Andrea Jaeger avait un sacré caractère. Elle était une sorte de petite sœur de John McEnroe. Sa mine était toujours renfrognée et elle avait l’insolence de son âge. Elle n’avait clairement aucun respect pour ses glorieuses aînées qui devaient être ses victimes. Cette adolescente, qui ne souriait guère, n’avait pas froid aux yeux. Quelques minutes après sa défaite en finale à Roland Garros, en 1982, elle attaqua Martina Navratilova bille en tête lors de la conférence de presse en l’accusant de coaching, c’est-à-dire d’avoir reçu, par le biais de gestes, des conseils techniques pendant le match de la part de Renee Richards, l’entraîneur de Navratilova à l’époque, ce qui est interdit par le règlement.

Andrea Jaeger paraissait en tension permanente. Son père, Roland, un maçon suisse qui fut boxeur et avait émigré à Chicago en 1956, la maintenait sous pression, il est vrai. Roland Jaeger, un personnage brutal et impopulaire sur le circuit féminin. L’un de ces géniteurs tellement répandus dans le tennis féminin qui voient leur progéniture avant tout comme une possible poule aux œufs d’or.

L’aventure sportive d’Andrea Jaeger bascule sur le central de Roland Garros en 1984 alors qu’elle n’avait que 19 ans. En frappant un revers lors de son match du premier tour contre Jamie Golder, une autre Américaine, elle se blesse violemment à l’épaule, abandonne le match et arrête sa carrière. Un total de sept opérations n’allait pas réussir à régler son problème. Elle avouera plus tard: «Cette blessure a été la plus belle chose qui me soit arrivée. C’est le choix de Dieu qui m’a guidée vers les enfants malades.»

La cause enfantine était déjà au cœur de ses préoccupations avant cette blessure, mais ses obligations professionnelles l’avaient empêchée de s’investir comme elle l’aurait voulu. Elle raconte:

    «Un jour, alors que j’étais toujours joueuse professionnelle, dans le cadre d’un tournoi, j’étais allée offrir des jouets à des enfants malades dans un hôpital. Il y avait là un petit garçon qui n’avait plus de mains et me défiait à des jeux vidéo. Et moi qui avais besoin de mes mains pour jouer, j’ai eu le sentiment de recevoir avec lui une leçon de vie. Il y avait également une petite fille rendue chauve par une chimiothérapie. Elle s’est saisie de mes couettes et elle m’a dit que je devais avoir les pires difficultés pour entretenir une aussi longue chevelure. Ce jour-là, je me suis fait une promesse qu’une fois ma carrière terminée, toute ma vie servirait à venir en aide à de tels enfants.»

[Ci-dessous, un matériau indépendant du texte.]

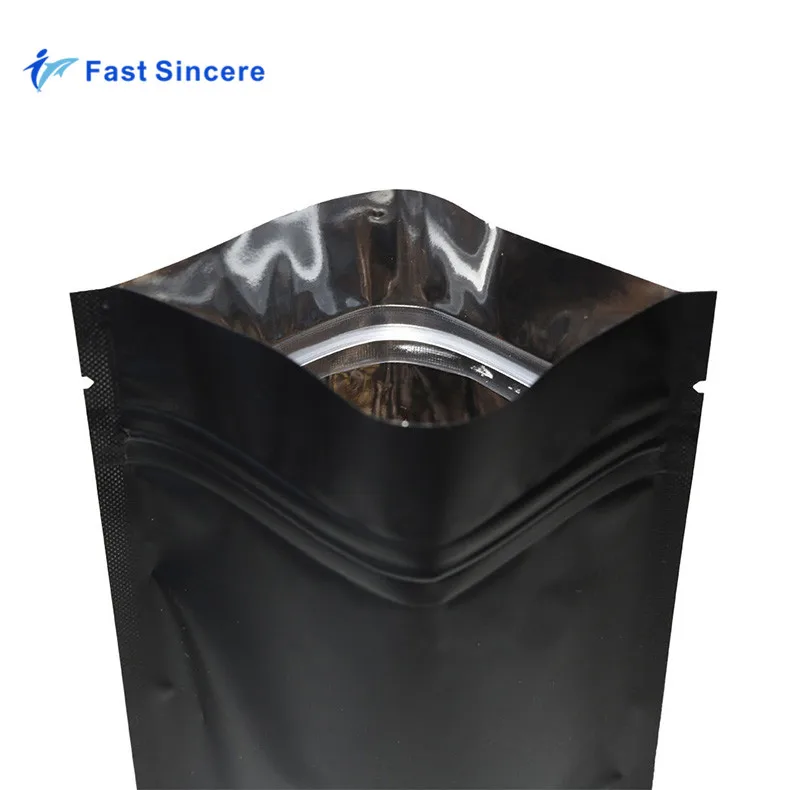 Food Grade Packaging Reusable Custom Printed Ziplock Plastic Bags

Le destin a donc précipité ce vœu. Après avoir dédié tous ses gains de joueuse -1,5 million de dollars- à la création de sa fondation, elle est allée encore plus loin en offrant tout à sa cause, à commencer donc par elle-même.

Après sa blessure, ses relations avec son père étaient devenues exécrables. Andrea Jaeger finira même par couper les ponts avec lui, ce qu’elle regrettera évidemment lorsque celui-ci mourut prématurément. «Mais nous avions fait la  paix avant son départ», a indiqué cette inlassable visiteuse d’hôpitaux qui a même fait construire un ranch à Aspen, dans le Colorado, où elle accueille des dizaines d’enfants en fin de vie. Elle poursuit sa tâche, aidée par des donateurs comme Andre Agassi, Monica Seles ou l’ancien top model, Cindy Crawford, devenue l’une de ses proches.